Et elle ajouta, en la glissant dans sa poche :

— Je pars ; tu n’as pas d’autres commissions ?

— Non. Mais je songe qu’il faut remettre la lettre entre les mains de Jeane elle-même.

— Ce sera fait.

— San-Privato doit être sur ses gardes.

— Sois tranquille, mon fieu… À bon chat, bon rat.

— J’ai pensé que ce misérable serait probablement, à cette heure, parti pour son ambassade.

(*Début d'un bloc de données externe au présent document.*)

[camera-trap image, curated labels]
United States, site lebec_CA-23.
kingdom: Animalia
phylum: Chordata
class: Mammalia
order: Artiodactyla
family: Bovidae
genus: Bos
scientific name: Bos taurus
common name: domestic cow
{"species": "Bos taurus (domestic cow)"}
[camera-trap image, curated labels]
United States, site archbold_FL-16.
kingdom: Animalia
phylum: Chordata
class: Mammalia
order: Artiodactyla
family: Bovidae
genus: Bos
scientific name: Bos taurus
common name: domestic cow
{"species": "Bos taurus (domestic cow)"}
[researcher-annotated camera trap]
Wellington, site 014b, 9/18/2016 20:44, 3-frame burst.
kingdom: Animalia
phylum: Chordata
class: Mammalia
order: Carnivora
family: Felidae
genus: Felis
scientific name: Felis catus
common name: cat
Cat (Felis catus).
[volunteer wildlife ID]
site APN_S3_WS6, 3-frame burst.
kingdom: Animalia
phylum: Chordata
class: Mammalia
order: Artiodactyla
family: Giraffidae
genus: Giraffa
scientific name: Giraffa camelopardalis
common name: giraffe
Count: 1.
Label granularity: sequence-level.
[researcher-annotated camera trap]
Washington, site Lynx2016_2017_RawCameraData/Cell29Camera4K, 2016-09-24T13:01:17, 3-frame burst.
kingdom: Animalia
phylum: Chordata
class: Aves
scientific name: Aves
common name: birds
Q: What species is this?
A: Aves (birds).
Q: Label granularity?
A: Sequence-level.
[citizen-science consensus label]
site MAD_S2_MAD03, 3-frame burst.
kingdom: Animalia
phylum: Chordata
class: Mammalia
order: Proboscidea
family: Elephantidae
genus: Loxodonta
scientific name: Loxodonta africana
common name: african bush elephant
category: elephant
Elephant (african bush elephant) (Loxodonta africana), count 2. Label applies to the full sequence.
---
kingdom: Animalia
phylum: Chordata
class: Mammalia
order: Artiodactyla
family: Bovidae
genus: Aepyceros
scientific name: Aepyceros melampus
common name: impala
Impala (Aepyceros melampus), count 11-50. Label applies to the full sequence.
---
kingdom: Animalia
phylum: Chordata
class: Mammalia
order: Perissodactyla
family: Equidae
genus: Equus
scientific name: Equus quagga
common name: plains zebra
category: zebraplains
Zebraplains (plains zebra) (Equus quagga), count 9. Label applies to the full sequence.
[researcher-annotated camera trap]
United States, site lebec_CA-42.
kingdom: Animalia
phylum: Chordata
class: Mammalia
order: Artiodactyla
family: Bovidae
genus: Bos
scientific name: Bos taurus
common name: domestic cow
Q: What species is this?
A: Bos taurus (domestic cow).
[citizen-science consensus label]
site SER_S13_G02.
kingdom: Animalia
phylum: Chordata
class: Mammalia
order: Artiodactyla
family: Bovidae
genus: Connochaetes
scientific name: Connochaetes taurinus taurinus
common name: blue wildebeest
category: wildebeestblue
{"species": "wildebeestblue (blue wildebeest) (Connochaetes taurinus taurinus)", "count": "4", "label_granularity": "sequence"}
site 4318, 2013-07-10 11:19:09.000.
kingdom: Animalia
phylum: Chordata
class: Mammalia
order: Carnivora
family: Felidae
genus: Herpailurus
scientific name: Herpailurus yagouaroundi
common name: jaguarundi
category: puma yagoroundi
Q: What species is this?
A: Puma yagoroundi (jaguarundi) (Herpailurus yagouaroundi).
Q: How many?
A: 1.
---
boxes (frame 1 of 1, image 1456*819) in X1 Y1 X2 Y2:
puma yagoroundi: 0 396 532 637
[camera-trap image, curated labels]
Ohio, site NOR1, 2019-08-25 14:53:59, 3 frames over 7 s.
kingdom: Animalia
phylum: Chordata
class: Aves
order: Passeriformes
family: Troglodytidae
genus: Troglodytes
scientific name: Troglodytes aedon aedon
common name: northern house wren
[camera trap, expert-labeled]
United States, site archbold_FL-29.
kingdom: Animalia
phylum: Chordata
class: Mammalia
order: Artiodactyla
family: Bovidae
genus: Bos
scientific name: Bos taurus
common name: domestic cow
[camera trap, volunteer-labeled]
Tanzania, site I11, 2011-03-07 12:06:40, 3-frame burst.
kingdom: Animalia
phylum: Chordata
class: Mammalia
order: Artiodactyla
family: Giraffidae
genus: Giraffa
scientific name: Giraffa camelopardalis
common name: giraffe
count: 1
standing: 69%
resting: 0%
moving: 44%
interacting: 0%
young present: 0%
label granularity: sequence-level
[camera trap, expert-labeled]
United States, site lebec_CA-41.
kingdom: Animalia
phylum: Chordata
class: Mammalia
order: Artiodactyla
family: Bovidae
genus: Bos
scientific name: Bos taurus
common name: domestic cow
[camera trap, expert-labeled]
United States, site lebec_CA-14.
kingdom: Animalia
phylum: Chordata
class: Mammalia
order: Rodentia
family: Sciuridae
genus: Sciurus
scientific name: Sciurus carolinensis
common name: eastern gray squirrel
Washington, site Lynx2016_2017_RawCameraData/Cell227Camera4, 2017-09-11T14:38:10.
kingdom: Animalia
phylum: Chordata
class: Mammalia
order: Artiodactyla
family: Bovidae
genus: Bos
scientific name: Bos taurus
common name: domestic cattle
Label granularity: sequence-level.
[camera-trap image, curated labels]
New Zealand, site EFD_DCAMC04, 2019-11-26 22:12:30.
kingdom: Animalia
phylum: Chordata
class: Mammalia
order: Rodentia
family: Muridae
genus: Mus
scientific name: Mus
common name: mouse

— Ah çà ! il faut tout prévoir : si je ne peux pas parvenir jusqu’à Jeane ? si on me refuse de me laisser lui parler ?

Dans ce cas, tu rapporteras la lettre ; j’aviserai à un autre moyen de la faire parvenir sûrement à ma fille.

— Si je peux la voir, faudra-t-il que je lui demande la réponse, et que je l’attende ?

— C’est inutile : ma lettre est très-longue, Jeane voudra sans doute la lire avec réflexion ; tu la prieras seulement d’envoyer ici sa réponse, quelle qu’elle soit.

— Bien ! tu lui donnes donc l’adresse de cette maison ?

— Oui. Adieu, bonne nourrice ; va, et reviens tôt. Dieu sait quelles vont être mes angoisses en attendant ton retour.

— Je ne tarderai pas longtemps, car je vais à coup sûr retrouver mes jambes de quinze ans. Au revoir, et courage, mon Charles ; je te rapporterai de bonnes nouvelles.

— Que Dieu t’entende, nourrice ! — répondit Charles Delmare. Et il retomba dans de pénibles réflexions, pendant que Geneviève se hâtait de se rendre chez madame San-Privato.